EXTRAIT ->
:::

Histoires de familles ?
Puisqu'il semble que ces temps le sujet passionne quelques citoyens (c'est après tout en effet un sujet passionnant), je me suis dit qu'il n'était peut-être pas inutile de faire un petit survol de quelques familles de Martigny et leur histoire politique.
Comme dans de nombreuses communes en Valais, la politique de Martigny a été marquée par l'implication d'un certain nombre de familles devenues relativement fameuses. À la différence de la plupart des autres communes cependant, à Martigny — carrefour international en Valais, cité d'accueil et de métissage par excellence — il s'est agi souvent de familles récemment immigrées, en voici quelques-unes dont un membre est candidat aux élections ces jours :
LES MORAND
Savoyards arrivés à la fin du XVIIIème siècle, les Morand prennent les rênes de Martigny après la Révolution valaisanne de 1798 : la chute de l'Ancien Régime et la période qui s'ensuit (en moins de vingt ans cinq régimes se succèdent en Valais) est une échelle pour cette famille ambitieuse qui accumule les fonctions d'aubergistes et maîtres des postes.
Leur premier président, Philippe Morand, libéral entreprend les premiers grands chantiers de la commune (à l'époque la plus peuplée du canton) : au lendemain de la débâcle du Giétroz il rachète l'imposant verger ruiné des Kalbermatten et fait adopter par le Conseil communal un plan extrêmement strict destiné aux potentiels acheteurs — la « Grande Place » (aujourd'hui la Place Centrale) doit devenir la première véritable place moderne du pays, mais l'argent manque et douze ans plus tard quatre maisons à peine y ont été construites ; aucune autre n'est prévue et il faudra attendre plusieurs décennies pour que la Place se remplisse.
Contesté par le mouvement radical naissant dans les années 1830, Philippe Morand, pour maintenir son influence, doit se résigner à demander la scission du Grand Martigny et fait ériger la Ville en commune indépendante, initiant le morcellement progressif de la cité : le Bourg suit, puis la Combe, la Bâtiaz, Charrat, Trient…
Philippe Morand sera président du district, puis Conseiller d'État. Sa fille Eugénie épousera Maurice Barman, et son fils Alphonse, Jeune Suisse, se fera connaître comme rédacteur de l'Écho des Alpes (le premier journal du Valais, d'obédience radicale).

:::

OBJECTIF ->
Dans l'extrait sur les familles de Martigny, de quel journal Alphonse Morand a-t-il été le rédacteur ?

EXTRAITS DES ENTRÉES ->
:::

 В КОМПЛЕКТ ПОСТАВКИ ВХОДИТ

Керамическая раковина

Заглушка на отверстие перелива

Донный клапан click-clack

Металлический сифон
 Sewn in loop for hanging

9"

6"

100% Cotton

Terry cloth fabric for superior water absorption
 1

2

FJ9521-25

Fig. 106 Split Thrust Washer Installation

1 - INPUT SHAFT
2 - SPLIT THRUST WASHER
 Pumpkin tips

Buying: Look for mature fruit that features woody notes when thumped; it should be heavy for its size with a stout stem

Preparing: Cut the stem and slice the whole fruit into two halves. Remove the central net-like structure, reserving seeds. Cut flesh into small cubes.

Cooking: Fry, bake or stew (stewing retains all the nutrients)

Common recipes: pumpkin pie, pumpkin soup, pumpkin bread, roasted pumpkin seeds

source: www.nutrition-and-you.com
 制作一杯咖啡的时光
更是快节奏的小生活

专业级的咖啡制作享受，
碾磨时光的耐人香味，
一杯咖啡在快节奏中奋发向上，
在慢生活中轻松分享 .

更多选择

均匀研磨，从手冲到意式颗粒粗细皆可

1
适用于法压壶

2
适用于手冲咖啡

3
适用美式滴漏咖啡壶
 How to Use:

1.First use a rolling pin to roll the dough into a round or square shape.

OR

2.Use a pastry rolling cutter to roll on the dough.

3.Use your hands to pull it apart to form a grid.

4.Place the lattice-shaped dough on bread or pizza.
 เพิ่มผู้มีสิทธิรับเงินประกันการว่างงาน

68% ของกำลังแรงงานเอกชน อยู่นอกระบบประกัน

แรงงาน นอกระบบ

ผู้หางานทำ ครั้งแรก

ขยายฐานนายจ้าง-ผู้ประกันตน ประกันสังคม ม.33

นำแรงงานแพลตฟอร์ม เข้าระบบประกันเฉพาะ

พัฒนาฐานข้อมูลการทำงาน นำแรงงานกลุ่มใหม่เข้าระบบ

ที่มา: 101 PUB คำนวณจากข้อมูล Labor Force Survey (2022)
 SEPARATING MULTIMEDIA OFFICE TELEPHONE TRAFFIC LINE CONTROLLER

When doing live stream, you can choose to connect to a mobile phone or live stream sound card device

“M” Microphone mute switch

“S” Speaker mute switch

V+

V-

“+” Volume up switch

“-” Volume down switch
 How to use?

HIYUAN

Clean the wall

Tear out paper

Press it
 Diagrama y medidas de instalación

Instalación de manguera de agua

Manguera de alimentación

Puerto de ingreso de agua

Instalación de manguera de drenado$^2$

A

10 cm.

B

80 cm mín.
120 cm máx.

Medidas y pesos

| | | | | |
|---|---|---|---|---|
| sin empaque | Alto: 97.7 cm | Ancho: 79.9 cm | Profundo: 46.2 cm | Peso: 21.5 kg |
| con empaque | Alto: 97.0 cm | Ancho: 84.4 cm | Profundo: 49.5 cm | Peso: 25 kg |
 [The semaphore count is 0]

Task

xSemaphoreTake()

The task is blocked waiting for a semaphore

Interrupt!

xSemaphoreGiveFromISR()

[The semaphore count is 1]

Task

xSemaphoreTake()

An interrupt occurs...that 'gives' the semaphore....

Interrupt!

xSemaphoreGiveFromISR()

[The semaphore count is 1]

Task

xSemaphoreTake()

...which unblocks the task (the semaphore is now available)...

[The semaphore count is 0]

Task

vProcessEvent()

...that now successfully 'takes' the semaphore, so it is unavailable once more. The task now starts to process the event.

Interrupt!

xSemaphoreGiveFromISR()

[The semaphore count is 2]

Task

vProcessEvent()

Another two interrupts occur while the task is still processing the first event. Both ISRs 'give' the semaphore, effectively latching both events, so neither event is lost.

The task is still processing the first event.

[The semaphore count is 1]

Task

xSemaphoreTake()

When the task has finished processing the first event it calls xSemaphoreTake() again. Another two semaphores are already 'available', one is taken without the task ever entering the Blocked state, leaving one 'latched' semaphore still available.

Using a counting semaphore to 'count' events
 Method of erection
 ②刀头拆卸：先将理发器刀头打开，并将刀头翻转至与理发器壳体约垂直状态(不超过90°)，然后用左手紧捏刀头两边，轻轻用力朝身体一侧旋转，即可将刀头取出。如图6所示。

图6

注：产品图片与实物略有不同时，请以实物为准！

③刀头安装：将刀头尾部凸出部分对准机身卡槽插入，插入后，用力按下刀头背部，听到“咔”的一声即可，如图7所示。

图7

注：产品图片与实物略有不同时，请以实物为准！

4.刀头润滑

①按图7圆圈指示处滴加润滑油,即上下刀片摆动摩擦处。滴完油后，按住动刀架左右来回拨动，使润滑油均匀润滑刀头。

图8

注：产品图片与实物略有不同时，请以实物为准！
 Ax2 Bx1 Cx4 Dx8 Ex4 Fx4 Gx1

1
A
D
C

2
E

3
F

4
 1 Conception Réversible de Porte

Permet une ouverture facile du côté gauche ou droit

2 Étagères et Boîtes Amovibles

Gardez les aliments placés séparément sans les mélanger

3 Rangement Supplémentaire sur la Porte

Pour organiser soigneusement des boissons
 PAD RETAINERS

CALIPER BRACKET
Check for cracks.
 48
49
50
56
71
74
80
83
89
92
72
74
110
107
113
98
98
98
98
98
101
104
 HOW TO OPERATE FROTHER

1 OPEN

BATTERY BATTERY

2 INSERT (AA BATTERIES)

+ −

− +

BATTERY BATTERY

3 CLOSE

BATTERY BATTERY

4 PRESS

:::

RÉPONSE ATTENDUE ->
De l'Écho des Alpes, le premier journal du Valais, d'obédience radicale.